Значит, у Вашей девочки начался в 9 лет.
Кастури, муж никогда не должен поднимать руку на девочек. Он прав. Но он не должен позволять ей хамить. Он–Ваша защита. Значит, надо воздействовать тем, что лишать каких–то матер.удовольствий.
И больше Вашей Любви.
В любом случае действуйте с супругом в гармонии, как одно целое.
Дети это очень чувствуют и уважают. Особенно, когда мама уважает папу и ставит его в семье на первое место. Собственно, это–самое главное, думаю :smilies:

----------


## Кастури

> Значит, у Вашей девочки начался в 9 лет.
> Кастури, муж никогда не должен поднимать руку на девочек. Он прав. Но он не должен позволять ей хамить. Он–Ваша защита. Значит, надо воздействовать тем, что лишать каких–то матер.удовольствий.
> И больше Вашей Любви.
> В любом случае действуйте с супругом в гармонии, как одно целое.
> Дети это очень чувствуют и уважают. Особенно, когда мама уважает папу и ставит его в семье на первое место. Собственно, это–самое главное, думаю


Спасибо,матаджи за добрые советы,за теплые слова.Муж меня всегда защищает,но может мягче,чем бы мне хотелось,чуть строже надо быть,он лишает ее мат.удовольствий,а ей помойму все равно.В целом она хорошая девочка,но видимо у каждого свой переходный,переломный момент.

----------


## Nada-bindu-vidharini dd

> упустили!


Скорее всего ,да.Теперь пожинаете плоды.И будет,возможно,ещё хлеще.А потом,жизнь прижмёт дочу и она исправится.Наверное.Муж ваш прав.Не хочет дома учиться,жизнь научит.

----------


## Nada-bindu-vidharini dd

> Пытались приучать делать все вместе,но она упертая,не хочет!

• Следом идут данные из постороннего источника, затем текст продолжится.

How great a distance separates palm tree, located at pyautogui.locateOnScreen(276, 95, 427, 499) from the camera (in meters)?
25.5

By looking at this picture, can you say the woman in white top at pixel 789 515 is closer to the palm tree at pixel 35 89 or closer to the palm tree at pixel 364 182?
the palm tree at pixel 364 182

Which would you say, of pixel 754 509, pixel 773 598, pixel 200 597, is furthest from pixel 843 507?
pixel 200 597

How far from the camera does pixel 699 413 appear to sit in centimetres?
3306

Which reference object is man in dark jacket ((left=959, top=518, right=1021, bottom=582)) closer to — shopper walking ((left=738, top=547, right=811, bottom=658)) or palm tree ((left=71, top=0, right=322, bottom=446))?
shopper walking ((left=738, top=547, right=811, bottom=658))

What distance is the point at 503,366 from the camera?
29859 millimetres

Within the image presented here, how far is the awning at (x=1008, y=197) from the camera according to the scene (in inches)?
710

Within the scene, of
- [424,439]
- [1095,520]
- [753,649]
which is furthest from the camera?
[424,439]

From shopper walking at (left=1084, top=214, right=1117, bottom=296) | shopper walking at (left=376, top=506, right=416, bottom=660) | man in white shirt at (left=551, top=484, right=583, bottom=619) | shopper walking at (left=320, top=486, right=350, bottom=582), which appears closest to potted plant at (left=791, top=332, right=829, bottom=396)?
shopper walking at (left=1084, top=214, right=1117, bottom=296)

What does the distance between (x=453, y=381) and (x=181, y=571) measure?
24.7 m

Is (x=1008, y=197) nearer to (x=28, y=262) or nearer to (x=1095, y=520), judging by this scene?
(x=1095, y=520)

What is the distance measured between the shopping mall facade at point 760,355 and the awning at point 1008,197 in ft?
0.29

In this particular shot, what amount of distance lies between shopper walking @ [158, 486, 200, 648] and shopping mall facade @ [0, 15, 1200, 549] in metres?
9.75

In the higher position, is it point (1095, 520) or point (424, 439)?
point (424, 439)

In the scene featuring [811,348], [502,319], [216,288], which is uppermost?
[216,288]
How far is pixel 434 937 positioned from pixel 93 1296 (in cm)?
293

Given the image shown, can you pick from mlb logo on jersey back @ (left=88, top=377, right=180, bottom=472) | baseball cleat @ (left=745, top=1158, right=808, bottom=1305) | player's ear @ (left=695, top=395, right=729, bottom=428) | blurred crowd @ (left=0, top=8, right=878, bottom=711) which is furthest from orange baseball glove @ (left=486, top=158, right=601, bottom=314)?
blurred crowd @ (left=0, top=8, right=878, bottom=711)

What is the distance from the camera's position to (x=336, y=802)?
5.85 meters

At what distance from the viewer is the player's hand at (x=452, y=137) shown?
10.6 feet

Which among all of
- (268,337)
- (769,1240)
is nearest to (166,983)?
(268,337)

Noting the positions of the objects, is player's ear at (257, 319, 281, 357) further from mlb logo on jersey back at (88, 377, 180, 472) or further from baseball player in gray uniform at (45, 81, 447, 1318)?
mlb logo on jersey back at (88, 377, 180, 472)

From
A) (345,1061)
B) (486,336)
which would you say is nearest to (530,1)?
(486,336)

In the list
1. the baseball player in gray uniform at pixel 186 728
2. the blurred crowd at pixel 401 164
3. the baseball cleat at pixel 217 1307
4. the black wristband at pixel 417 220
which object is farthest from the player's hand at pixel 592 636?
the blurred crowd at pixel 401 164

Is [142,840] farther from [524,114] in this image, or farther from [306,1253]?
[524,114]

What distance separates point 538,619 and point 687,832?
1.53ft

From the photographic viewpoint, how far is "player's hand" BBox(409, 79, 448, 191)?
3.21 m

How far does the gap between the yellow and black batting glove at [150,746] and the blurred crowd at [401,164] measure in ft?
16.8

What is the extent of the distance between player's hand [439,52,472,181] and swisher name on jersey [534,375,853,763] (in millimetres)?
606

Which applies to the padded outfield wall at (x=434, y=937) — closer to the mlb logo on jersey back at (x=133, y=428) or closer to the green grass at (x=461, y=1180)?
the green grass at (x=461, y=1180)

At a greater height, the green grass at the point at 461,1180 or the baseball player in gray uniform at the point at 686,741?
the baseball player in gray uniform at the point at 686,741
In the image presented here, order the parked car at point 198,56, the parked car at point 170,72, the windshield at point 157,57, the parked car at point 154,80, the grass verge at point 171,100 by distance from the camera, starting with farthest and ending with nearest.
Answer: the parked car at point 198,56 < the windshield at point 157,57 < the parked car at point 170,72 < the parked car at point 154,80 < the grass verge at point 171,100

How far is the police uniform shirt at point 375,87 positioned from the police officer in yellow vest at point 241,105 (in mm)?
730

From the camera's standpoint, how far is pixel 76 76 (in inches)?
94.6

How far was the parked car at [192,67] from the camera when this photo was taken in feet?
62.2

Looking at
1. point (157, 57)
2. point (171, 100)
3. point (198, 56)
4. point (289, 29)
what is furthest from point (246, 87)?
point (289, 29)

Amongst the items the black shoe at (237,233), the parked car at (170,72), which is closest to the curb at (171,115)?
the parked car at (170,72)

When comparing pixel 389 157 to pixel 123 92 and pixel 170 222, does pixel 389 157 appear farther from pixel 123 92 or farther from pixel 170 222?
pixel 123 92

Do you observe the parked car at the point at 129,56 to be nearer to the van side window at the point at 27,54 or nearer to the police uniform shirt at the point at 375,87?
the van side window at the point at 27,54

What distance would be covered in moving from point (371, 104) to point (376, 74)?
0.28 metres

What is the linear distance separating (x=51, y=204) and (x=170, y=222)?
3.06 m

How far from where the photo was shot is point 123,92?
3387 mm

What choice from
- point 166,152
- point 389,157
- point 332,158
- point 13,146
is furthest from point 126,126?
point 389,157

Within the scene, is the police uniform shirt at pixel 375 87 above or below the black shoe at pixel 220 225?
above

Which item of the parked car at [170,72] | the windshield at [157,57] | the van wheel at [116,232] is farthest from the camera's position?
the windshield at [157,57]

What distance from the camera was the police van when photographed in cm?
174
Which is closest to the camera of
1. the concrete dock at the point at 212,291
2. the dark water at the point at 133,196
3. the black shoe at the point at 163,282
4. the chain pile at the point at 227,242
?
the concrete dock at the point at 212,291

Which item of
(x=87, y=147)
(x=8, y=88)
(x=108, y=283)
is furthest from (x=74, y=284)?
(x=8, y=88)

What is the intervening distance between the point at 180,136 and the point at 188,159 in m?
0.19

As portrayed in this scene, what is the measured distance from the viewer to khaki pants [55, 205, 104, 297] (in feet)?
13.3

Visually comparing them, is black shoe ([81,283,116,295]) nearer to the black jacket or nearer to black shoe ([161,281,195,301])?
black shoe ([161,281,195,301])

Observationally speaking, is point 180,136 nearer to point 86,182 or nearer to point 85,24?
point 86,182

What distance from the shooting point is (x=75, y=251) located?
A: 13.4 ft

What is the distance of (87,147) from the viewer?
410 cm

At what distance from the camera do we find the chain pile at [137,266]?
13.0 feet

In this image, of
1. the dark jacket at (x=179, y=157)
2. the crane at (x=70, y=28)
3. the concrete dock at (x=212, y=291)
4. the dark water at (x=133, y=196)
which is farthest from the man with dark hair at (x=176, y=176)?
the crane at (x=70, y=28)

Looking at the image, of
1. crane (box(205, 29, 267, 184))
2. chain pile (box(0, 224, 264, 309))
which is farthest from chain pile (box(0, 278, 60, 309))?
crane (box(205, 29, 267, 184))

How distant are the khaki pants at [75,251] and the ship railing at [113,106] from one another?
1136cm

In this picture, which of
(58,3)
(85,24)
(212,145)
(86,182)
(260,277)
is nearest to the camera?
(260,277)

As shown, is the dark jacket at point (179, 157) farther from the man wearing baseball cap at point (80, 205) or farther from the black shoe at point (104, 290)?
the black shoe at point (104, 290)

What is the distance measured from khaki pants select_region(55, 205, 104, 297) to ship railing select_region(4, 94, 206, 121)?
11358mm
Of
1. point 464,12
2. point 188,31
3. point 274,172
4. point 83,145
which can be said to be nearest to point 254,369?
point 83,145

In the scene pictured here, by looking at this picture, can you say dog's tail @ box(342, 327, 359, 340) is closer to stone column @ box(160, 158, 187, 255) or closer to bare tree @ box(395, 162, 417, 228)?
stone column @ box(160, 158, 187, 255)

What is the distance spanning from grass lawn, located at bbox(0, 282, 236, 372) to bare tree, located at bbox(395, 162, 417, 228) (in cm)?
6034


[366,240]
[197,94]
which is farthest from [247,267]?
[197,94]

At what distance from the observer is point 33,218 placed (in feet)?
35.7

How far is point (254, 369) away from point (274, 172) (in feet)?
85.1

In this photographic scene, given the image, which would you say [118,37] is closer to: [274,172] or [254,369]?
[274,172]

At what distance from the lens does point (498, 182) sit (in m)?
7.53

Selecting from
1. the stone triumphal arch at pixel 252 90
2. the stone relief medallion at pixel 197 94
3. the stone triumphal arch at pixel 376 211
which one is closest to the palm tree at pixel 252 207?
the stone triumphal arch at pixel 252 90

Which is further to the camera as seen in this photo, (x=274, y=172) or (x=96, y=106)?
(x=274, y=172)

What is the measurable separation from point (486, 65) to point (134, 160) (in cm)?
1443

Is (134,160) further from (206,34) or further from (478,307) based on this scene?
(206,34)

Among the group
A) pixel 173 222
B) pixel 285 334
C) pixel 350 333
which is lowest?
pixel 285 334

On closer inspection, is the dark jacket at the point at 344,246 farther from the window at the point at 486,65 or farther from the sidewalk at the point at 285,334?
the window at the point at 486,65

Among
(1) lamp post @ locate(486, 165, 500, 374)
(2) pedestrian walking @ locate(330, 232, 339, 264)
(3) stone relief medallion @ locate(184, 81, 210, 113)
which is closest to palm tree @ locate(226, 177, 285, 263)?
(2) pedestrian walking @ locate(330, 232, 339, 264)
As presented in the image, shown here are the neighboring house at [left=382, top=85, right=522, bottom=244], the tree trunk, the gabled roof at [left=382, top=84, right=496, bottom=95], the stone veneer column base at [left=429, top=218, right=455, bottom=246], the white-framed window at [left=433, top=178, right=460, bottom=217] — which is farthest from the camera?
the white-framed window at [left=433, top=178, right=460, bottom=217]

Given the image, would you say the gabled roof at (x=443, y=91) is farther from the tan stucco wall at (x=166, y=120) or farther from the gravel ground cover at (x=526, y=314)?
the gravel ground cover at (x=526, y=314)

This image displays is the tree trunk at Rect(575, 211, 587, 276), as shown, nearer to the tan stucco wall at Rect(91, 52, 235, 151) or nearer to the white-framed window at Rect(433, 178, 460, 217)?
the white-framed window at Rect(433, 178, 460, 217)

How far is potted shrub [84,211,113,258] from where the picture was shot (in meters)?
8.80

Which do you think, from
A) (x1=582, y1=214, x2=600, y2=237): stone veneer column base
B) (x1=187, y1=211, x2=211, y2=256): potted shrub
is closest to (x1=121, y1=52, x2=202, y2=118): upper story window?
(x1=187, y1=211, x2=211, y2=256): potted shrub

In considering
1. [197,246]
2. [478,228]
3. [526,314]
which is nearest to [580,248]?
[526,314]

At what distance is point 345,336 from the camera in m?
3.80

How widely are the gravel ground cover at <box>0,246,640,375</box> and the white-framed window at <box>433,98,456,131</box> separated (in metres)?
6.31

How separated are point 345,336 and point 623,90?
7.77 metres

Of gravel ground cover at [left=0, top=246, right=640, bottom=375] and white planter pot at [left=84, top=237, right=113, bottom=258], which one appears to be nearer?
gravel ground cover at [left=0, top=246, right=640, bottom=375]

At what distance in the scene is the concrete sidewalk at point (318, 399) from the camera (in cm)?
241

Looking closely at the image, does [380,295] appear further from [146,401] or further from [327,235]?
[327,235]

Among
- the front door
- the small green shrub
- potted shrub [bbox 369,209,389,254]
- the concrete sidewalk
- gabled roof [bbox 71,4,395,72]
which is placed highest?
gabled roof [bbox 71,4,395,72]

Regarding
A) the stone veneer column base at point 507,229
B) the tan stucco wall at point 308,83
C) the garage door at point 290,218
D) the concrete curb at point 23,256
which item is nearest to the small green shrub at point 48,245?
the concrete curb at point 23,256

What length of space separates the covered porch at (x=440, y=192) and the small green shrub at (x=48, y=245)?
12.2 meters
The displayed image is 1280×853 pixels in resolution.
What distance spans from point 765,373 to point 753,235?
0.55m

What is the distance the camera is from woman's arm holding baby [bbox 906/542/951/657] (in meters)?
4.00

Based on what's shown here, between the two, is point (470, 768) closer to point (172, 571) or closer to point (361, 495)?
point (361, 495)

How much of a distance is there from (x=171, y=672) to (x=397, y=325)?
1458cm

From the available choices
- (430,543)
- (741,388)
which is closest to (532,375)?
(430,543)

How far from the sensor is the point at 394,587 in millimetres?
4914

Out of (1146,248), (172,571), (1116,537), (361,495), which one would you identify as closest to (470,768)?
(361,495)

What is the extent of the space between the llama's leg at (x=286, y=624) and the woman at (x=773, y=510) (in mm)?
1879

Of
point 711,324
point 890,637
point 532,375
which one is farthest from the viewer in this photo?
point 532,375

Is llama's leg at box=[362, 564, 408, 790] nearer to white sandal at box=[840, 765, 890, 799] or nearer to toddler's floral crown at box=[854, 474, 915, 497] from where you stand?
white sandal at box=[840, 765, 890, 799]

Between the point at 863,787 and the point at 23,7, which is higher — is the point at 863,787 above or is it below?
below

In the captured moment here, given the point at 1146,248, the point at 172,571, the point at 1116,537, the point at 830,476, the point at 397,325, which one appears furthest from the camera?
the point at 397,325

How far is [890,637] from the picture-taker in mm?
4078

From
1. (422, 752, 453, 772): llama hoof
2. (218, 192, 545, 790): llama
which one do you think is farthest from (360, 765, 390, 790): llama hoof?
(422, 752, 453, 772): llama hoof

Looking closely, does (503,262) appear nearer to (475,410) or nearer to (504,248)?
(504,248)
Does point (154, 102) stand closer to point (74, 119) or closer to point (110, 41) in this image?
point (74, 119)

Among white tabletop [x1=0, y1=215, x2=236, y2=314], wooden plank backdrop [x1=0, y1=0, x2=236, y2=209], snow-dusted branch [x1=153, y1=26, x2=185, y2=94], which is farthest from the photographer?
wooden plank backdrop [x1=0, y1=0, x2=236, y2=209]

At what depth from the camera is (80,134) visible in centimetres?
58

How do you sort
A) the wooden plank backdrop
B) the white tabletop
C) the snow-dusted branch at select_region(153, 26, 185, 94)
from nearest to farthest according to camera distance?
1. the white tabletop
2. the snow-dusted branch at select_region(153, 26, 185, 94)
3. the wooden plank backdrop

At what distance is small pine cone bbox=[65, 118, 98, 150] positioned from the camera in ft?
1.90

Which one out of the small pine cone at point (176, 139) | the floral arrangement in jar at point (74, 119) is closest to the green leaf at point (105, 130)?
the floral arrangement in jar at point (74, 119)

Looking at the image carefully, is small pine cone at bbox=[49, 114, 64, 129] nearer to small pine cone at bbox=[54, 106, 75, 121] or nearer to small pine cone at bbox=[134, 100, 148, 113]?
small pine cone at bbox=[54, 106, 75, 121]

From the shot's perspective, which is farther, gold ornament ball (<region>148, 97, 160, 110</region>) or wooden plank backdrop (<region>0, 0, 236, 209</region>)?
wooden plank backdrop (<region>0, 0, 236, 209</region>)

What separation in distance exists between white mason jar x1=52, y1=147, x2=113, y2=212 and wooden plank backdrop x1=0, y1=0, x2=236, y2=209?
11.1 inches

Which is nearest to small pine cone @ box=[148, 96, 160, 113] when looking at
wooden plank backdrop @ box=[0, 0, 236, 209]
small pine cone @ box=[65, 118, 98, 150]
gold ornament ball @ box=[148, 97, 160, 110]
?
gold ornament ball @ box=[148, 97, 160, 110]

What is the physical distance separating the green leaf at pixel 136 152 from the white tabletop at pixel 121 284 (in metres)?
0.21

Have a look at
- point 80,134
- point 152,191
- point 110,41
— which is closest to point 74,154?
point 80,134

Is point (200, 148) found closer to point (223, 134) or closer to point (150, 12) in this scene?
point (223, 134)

Я ни кого не приучаю.Делаем и всё.Тут нет  рассуждений.
Есть табу,делаем и всё.Помощь-это одно из табу.Мы -команда и  если один вкось,то портится  товарищество.Все страдают.

----------


## Kasturika d.d.

Да, Кастури, мне тоже очень тяжко было, когда дочка двигалась в непонятном направлении. Это было похоже на какой–то неизбежный период (может, планеты встали так?) .
Только взаимопонимание с мужем меня поддержало. Он– большая опора и надежда. 
Будьте Счастливы!
Харе Кришна  :smilies:

----------


## Кастури

> Скорее всего ,да.Теперь пожинаете плоды.И будет,возможно,ещё хлеще.А потом,жизнь прижмёт дочу и она исправится.Наверное.Муж ваш прав.Не хочет дома учиться,жизнь научит.


А ничего больше не остается!Нельзя заставить человека делать то,что ему не нужно и неинтересно.Будем молиться Кришне,Он исправит ситуацию или мне даст больше смирения,ох как мне его не хватает!

----------


## Nada-bindu-vidharini dd

> но видимо у каждого свой переходный,переломный момент.


Всё зависит от семьи ,родителей.
Как Лена написала -не было этого переходного.Я думаю,что Лена в самом начале  пресекла.Не обязательно до ремня,некоторым слова достаточно,а то и взгляда.Это уж какая джива пришла,какую заслужили....

----------


## Кастури

> Да, Кастури, мне тоже очень тяжко было, когда доча двигалась в непонятном направлении. Это было похоже на какой–то неизбежный период (может, планеты встали так?) .
> Только взаимопонимание с мужем меня поддержало. Он большая опора и надежда. 
> Будьте Счастливы!
> Харе Кришна


Спасибо Вам,матаджи,Харе Кришна!Очень много силы и веры дают преданные своими наставлениями,советами,и просто теплыми словами!

----------


## Nada-bindu-vidharini dd

> А ничего больше не остается!Нельзя заставить человека делать то,что ему не нужно и неинтересно.Будем молиться Кришне,Он исправит ситуацию или мне даст больше смирения,ох как мне его не хватает!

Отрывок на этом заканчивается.